** Supplied records follows **

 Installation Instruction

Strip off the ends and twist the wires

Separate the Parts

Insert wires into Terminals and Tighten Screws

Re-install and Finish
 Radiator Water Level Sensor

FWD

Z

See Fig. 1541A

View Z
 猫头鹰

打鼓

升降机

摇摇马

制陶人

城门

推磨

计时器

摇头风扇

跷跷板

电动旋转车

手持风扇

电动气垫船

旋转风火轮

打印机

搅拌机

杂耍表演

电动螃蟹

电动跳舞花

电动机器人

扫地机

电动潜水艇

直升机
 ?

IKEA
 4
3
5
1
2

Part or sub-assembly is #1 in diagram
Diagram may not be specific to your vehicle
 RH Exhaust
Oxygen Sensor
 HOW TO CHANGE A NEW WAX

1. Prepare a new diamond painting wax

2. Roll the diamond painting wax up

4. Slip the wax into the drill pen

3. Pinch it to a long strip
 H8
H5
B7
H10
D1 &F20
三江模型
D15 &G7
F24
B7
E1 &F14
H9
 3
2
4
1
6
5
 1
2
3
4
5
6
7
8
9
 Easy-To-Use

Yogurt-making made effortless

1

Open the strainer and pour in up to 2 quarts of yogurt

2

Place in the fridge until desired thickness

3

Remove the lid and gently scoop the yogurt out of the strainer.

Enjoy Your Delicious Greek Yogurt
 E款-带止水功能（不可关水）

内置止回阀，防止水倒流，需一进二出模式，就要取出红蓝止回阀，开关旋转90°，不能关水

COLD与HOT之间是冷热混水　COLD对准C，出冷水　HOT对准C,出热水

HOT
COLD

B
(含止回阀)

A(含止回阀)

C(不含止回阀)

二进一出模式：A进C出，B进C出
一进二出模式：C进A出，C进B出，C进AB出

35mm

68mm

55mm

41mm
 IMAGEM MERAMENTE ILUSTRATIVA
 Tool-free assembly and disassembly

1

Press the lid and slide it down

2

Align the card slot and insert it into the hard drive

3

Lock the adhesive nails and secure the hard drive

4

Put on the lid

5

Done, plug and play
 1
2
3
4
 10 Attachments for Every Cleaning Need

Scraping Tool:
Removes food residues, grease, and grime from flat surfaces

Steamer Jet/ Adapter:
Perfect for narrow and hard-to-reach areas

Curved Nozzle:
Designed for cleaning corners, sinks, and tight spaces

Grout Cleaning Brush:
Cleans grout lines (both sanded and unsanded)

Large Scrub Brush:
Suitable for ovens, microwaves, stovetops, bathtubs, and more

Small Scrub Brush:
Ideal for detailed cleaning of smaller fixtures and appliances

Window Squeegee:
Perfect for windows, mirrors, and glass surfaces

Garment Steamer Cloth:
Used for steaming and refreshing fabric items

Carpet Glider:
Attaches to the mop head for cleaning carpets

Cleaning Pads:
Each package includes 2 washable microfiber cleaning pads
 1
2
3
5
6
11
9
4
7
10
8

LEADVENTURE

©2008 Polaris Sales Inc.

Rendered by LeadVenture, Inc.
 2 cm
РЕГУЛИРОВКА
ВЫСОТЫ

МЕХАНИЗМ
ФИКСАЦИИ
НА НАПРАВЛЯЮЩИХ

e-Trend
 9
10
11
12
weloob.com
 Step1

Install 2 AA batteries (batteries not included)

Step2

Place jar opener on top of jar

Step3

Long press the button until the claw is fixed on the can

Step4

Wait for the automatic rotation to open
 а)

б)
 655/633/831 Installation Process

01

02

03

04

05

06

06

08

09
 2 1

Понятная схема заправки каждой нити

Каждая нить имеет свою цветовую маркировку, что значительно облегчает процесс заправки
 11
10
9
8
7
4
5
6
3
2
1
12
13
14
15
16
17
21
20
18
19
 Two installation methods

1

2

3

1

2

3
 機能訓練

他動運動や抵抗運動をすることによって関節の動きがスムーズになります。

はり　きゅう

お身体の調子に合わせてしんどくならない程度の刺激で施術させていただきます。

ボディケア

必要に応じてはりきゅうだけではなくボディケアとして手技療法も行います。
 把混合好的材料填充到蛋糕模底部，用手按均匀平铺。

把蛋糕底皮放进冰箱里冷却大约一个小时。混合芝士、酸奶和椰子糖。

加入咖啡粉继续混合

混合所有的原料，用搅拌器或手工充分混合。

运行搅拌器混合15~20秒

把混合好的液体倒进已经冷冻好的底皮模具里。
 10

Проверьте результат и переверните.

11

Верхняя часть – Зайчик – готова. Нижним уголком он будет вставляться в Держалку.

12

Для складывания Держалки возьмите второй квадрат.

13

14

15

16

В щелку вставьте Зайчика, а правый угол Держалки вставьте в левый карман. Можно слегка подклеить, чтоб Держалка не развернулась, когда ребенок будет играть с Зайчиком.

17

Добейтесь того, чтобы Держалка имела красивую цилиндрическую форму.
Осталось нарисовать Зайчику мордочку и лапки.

** End of Supplied records **

Task directions.
Up to and including the line with "Easy-To-Use", print every line of the records from the start.

Exercise output.
 Installation Instruction

Strip off the ends and twist the wires

Separate the Parts

Insert wires into Terminals and Tighten Screws

Re-install and Finish
 Radiator Water Level Sensor

FWD

Z

See Fig. 1541A

View Z
 猫头鹰

打鼓

升降机

摇摇马

制陶人

城门

推磨

计时器

摇头风扇

跷跷板

电动旋转车

手持风扇

电动气垫船

旋转风火轮

打印机

搅拌机

杂耍表演

电动螃蟹

电动跳舞花

电动机器人

扫地机

电动潜水艇

直升机
 ?

IKEA
 4
3
5
1
2

Part or sub-assembly is #1 in diagram
Diagram may not be specific to your vehicle
 RH Exhaust
Oxygen Sensor
 HOW TO CHANGE A NEW WAX

1. Prepare a new diamond painting wax

2. Roll the diamond painting wax up

4. Slip the wax into the drill pen

3. Pinch it to a long strip
 H8
H5
B7
H10
D1 &F20
三江模型
D15 &G7
F24
B7
E1 &F14
H9
 3
2
4
1
6
5
 1
2
3
4
5
6
7
8
9
 Easy-To-Use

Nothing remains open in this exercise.